Because the thinking’s heady enough to make you crazy, there’s a tendency in Buddhist matters to generate a magical language. To the outsider these illogical syllogisms sound like gibberish, doublespeak. They’re golden to a poet’s ear. Sanskrit poetics speaks of Sandhyabasha or twilight speech, which is an ‘upsidedown’ language harbouring contradictions and paradoxes. The Buddhist sutras, of which Kerouac’s Scripture is so redolent, are filled with these contraries. (Kerouac 1994, 2)

Kerouac loaded the short scriptures with haikus, Zen koans, poetry, prose and meditations that, like Dharma, reflected his inner search for enlightenment and outward quest for the meaning of the universe. The conflicted Kerouac of the first text appears to be absent from Scripture. Kerouac emerges in this latter as a man who was at peace with the realizations that he had made. In the second paragraph of his sutra, describing the Golden Eternity, Kerouac appears to be in a much more blissful state. He states:

The awakened Buddha to show the way, the
chosen Messiah to die in the degradation
of sentience, is the golden eternity. One that
is what is, the golden eternity, or God, or,
Tathagata—the name. The Named One.
The human God. Sentient Godhood.
Animate Divine. The Deified One.
The Verified One. The Free One.
The Liberator. The Still One.
The Settled One. The Established One.
Golden Eternity. All is Well.
The Empty One. The Ready One.
The Quitter. The Sitter.
The Justified One. The Happy One. (Kerouac 1994, 23 – 4)

Here Kerouac shows an upbeat mood that was often shadowed in Dharma by his bouts with drinking, drugs and his family. Two stanzas later, Kerouac declared:

I was awakened to show the way, chosen to
die in the degradation of life, because I am
Mortal Golden Eternity. (Kerouac 1994, 24)

And two paragraphs following, Kerouac discussed further his place:

Strictly speaking, there is no me, because all is
emptiness. I am empty, I am non-existent.
All is bliss. (Kerouac 1994, 25)

Kerouac focused the material of his sutra around the Buddhist notion of emptiness and the nature of form as being consistent with concepts of emptiness. Waldman writes in the introduction that ‘Kerouac’s Scripture is accurately onto the profound dharma teaching of form is emptiness, emptiness is form, emptiness is no other than form, form is no other than emptiness ...’ (Kerouac 1994, 4). Scripture has been praised for its accuracy and brilliance, including by Eric Mottram who writes:

‘Kerouac’s sutra is a controlled praise for the overwhelming sense of release afforded by contemplation of the Dharma Law which says: All things is made of the same thing which is nothing, the same thing which is essence, pure nature, the silence you hear inside the emptiness, the movie in your mind’ (Kerouac 1994, 14).

Data provided
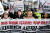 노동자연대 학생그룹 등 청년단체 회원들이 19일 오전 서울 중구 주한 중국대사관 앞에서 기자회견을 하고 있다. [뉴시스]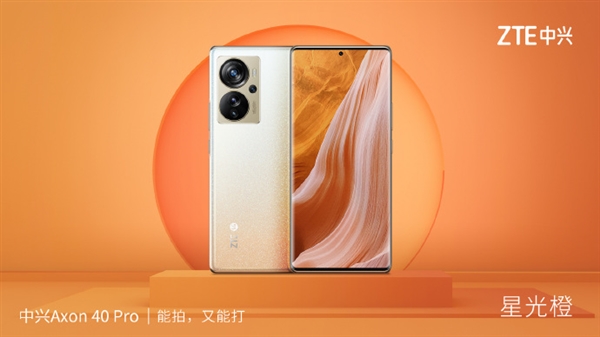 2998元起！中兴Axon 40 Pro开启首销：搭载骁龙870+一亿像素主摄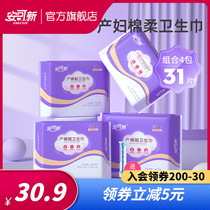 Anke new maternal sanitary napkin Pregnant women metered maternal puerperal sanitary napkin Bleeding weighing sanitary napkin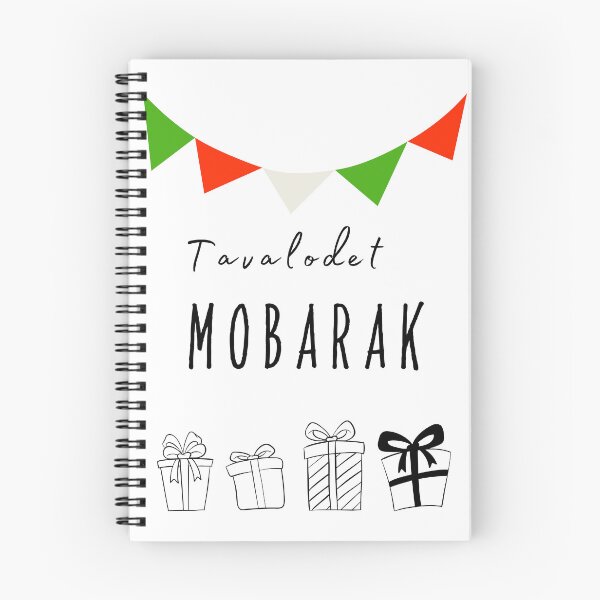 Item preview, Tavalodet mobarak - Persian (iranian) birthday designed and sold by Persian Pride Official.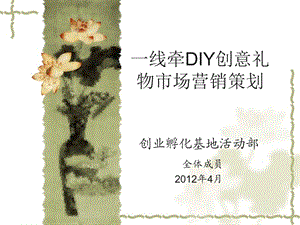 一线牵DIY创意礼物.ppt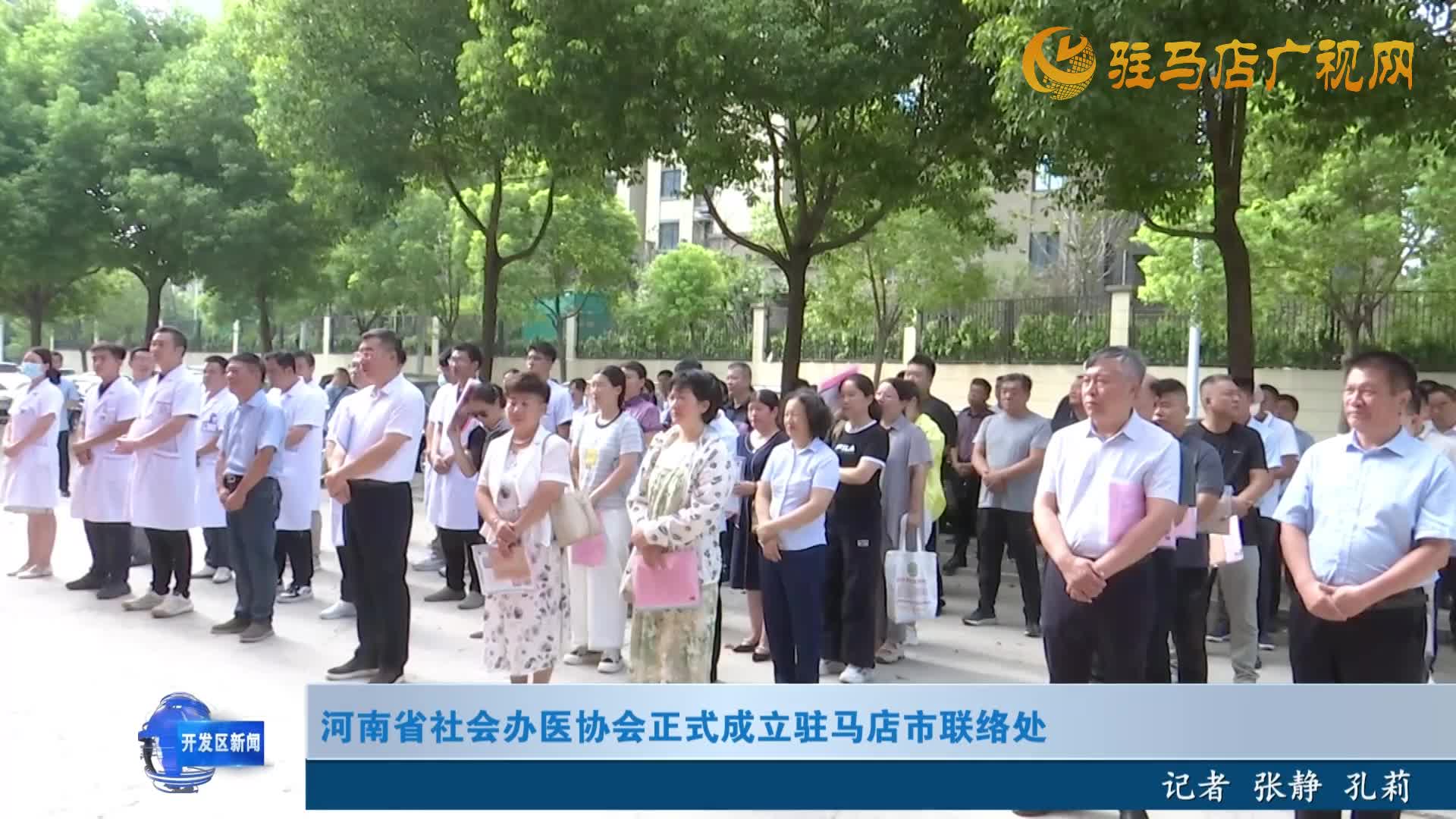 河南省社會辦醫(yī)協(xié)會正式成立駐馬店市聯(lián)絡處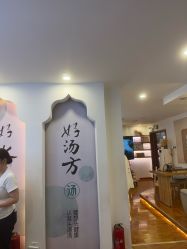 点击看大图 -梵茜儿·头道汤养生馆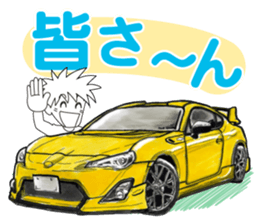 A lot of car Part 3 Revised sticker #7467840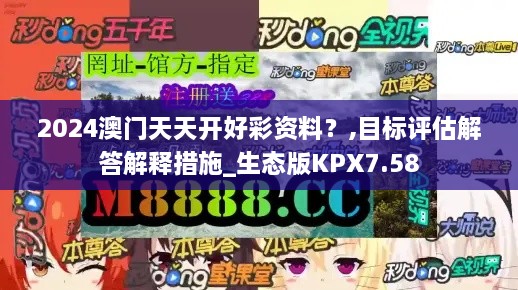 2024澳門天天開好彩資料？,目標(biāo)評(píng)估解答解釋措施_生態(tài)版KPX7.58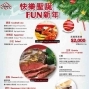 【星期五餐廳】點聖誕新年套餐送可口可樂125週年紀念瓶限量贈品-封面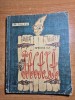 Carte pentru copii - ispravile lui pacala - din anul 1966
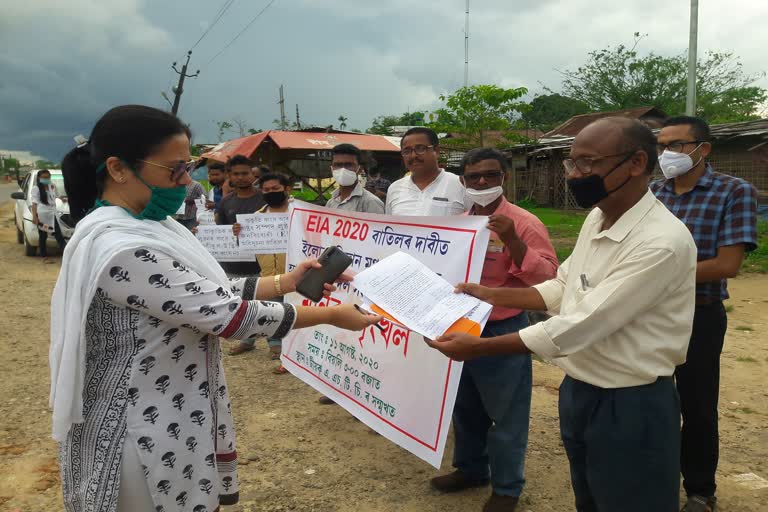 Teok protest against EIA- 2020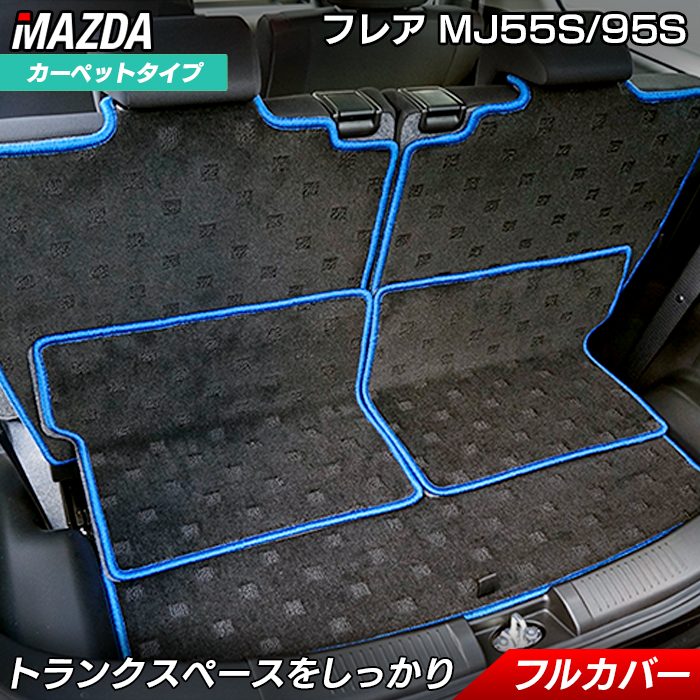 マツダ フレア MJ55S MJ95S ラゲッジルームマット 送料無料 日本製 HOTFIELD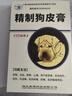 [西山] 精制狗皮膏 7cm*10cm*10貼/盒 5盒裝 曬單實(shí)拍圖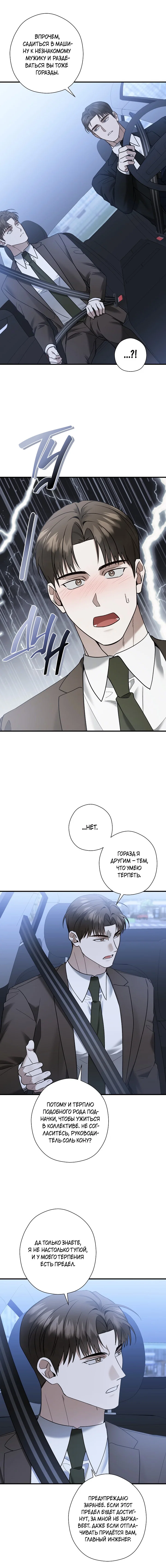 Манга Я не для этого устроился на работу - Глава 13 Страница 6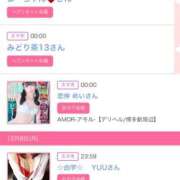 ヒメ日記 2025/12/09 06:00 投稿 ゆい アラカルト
==
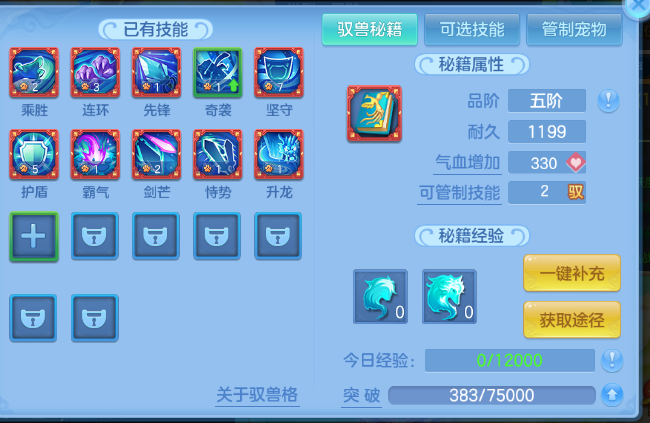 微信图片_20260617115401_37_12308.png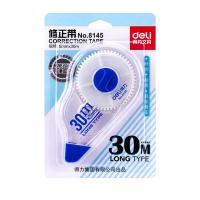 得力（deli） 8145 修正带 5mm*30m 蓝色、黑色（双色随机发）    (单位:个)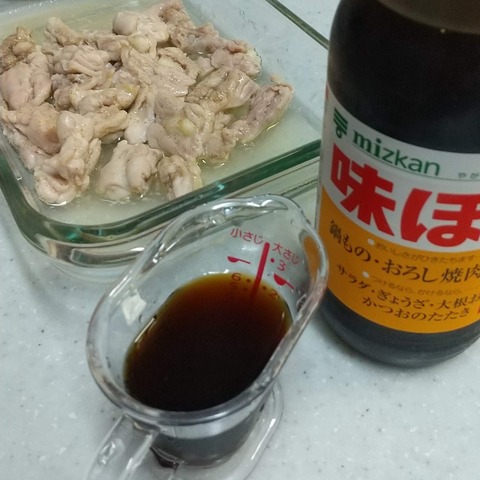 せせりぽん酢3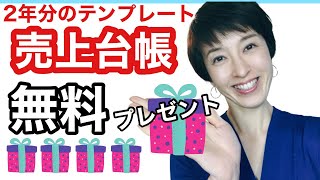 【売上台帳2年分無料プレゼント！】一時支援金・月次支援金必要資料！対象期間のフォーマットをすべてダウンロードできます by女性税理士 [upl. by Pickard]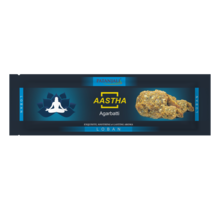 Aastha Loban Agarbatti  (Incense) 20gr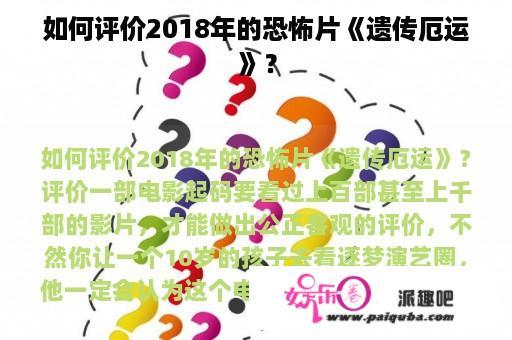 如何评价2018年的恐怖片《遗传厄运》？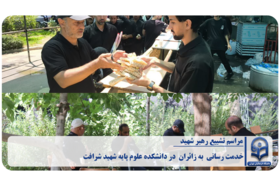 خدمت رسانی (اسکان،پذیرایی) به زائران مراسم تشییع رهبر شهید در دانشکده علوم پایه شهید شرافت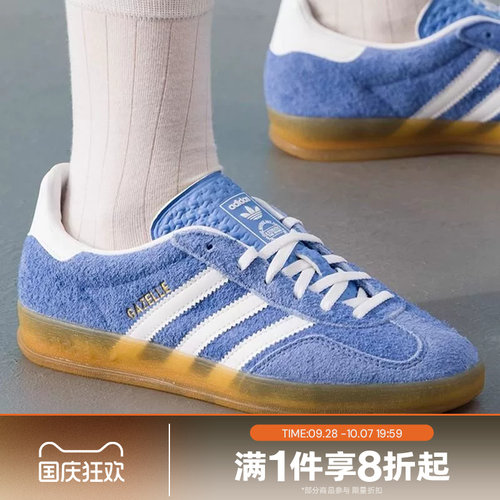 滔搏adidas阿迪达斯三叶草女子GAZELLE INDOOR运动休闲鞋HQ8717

Exercises
1 – In the passage on Kerouac's Scripture, what name does Sanskrit poetics give to the "upsidedown" language that harbors contradictions and paradoxes?
2 – List every kind of material that the passage on Kerouac's Scripture says Kerouac loaded the short scriptures with.

Your written answers
1 – Sandhyabasha, or twilight speech.

2 –
- Haikus
- Zen koans
- Poetry
- Prose
- Meditations